On Friday evening, Bill Frakes, a staff photographer for Sports Illustrated, will share his personal approaches and techniques to capturing motion. Participants are encouraged to bring work for review and critique. For the remainder of the weekend, students will put ideas into practice by working in the field at a location to be determined.

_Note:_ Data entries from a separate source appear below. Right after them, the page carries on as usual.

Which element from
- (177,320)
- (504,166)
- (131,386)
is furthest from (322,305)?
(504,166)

Bill Frakes (www.billfrakes.com) is a Sports Illustrated staff photographer based in Florida. He has worked in more than 100 countries for a wide variety of editorial and advertising clients. His advertising clients include Apple, Nike, Coca-Cola, Champion, Gitzo, Elinchrome, Isleworth, Stryker, IBM, Nikon, Kodak, and Reebok. Editorially his work has appeared in virtually every major general interest publication in the world. He has received hundreds of national and international awards for his work, including the coveted “Newspaper Photographer of the Year” award in the prestigious Pictures of the Year competition and the “Gold Medal” by World Press Photo. He was a member of the Miami Herald staff that won the Pulitzer Prize for their coverage of Hurricane Andrew. He has also been honored by the Robert F. Kennedy Journalism Awards for reporting on the disadvantaged and by the Overseas Press club for distinguished foreign reporting. Bill is married to broadcaster Paige Kelton and they have a seven year-old daughter, Havana.